### [Given records]
►

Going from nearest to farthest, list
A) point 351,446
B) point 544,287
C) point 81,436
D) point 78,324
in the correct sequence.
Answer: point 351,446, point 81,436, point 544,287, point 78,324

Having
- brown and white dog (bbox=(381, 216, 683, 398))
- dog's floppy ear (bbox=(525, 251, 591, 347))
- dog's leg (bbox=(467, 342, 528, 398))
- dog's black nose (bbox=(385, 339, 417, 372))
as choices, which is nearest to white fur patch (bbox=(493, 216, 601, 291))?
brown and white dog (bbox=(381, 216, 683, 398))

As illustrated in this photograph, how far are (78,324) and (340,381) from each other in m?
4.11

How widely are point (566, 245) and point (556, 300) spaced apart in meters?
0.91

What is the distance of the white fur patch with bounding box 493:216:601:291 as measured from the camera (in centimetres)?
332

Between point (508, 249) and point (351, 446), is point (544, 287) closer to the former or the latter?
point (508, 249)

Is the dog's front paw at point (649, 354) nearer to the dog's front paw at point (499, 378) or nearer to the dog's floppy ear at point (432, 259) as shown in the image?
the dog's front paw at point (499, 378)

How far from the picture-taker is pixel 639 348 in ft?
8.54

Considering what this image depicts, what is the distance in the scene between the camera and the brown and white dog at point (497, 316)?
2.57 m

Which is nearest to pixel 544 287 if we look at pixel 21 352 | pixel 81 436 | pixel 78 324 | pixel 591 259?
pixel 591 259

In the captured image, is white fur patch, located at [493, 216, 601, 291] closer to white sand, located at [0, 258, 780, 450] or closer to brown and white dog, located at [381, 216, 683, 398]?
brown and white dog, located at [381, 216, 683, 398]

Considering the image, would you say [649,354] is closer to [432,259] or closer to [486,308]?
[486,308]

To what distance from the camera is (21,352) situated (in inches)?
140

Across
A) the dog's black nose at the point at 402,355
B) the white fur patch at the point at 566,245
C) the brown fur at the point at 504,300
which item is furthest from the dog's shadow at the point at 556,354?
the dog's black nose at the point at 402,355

◄

### [Exercise objective]
Put every nonblank line of the items above into a single numbered list, leaving out the blank lines.

### [Task result]
1. Going from nearest to farthest, list
2. A) point 351,446
3. B) point 544,287
4. C) point 81,436
5. D) point 78,324
6. in the correct sequence.
7. Answer: point 351,446, point 81,436, point 544,287, point 78,324
8. Having
9. - brown and white dog (bbox=(381, 216, 683, 398))
10. - dog's floppy ear (bbox=(525, 251, 591, 347))
11. - dog's leg (bbox=(467, 342, 528, 398))
12. - dog's black nose (bbox=(385, 339, 417, 372))
13. as choices, which is nearest to white fur patch (bbox=(493, 216, 601, 291))?
14. brown and white dog (bbox=(381, 216, 683, 398))
15. As illustrated in this photograph, how far are (78,324) and (340,381) from each other in m?
16. 4.11
17. How widely are point (566, 245) and point (556, 300) spaced apart in meters?
18. 0.91
19. What is the distance of the white fur patch with bounding box 493:216:601:291 as measured from the camera (in centimetres)?
20. 332
21. Between point (508, 249) and point (351, 446), is point (544, 287) closer to the former or the latter?
22. point (508, 249)
23. Is the dog's front paw at point (649, 354) nearer to the dog's front paw at point (499, 378) or nearer to the dog's floppy ear at point (432, 259) as shown in the image?
24. the dog's front paw at point (499, 378)
25. How far from the picture-taker is pixel 639 348 in ft?
26. 8.54
27. Considering what this image depicts, what is the distance in the scene between the camera and the brown and white dog at point (497, 316)?
28. 2.57 m
29. Which is nearest to pixel 544 287 if we look at pixel 21 352 | pixel 81 436 | pixel 78 324 | pixel 591 259?
30. pixel 591 259
31. In the captured image, is white fur patch, located at [493, 216, 601, 291] closer to white sand, located at [0, 258, 780, 450] or closer to brown and white dog, located at [381, 216, 683, 398]?
32. brown and white dog, located at [381, 216, 683, 398]
33. Considering the image, would you say [649,354] is closer to [432,259] or closer to [486,308]?
34. [486,308]
35. To what distance from the camera is (21,352) situated (in inches)?
36. 140
37. Across
38. A) the dog's black nose at the point at 402,355
39. B) the white fur patch at the point at 566,245
40. C) the brown fur at the point at 504,300
41. which item is furthest from the dog's shadow at the point at 556,354?
42. the dog's black nose at the point at 402,355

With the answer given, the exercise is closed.